Here it is. This is my betting progression I use when I visit the craps table. it keeps me playing for quite a while on a $300.00 bankroll.Place 6 and 8 for $12 each, if win drop $4 and go to $30, if win (pays 35 + 30) Take $1 change and place all numbers for $64 across.
Your choice to choose same bet thereafter. I choose to double the bet after each win pulling back some winnings.
I've put together a WinCraps classic file for those interested.

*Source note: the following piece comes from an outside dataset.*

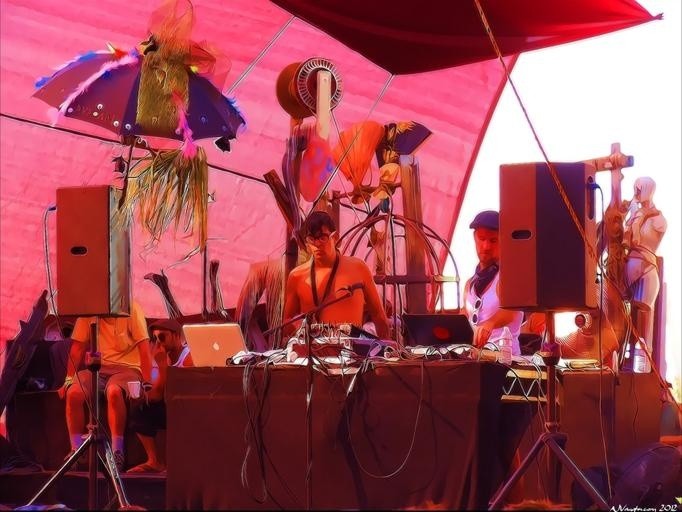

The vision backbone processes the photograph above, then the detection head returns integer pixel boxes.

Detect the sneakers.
[105,449,124,475]
[64,450,88,465]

Craps Strategy Place 6 And 8 X 10
Craps Strategy Place 6 And 84
At a real table, I don't press so aggressive. instead I look to see if there is more than $200 total bets on the table, I regress back to 64 across or if I notice individual numbers, I try to get as many greens as possible.1) Drop $7 for $25 (Green Chip) after each 4/10 win if you choose not to increase your place bets.
Craps Strategy Place 6 And 8 Months
2) Drop $11 for $25 (Green Chip) after each 5/9/6/8 win if you choose not to increase your place bets.
Total invest > $28.00 per round (Example: If 8 has $12, after a win drop $4 and go to $30 for a total investment of $28, after 8 wins again you take down your 6 and place all the numbers for 64 giving you $1 change and total investment of $15.00 across all the numbers).
After 1 win ($14-$18) from your place bet numbers you're playing on casino money.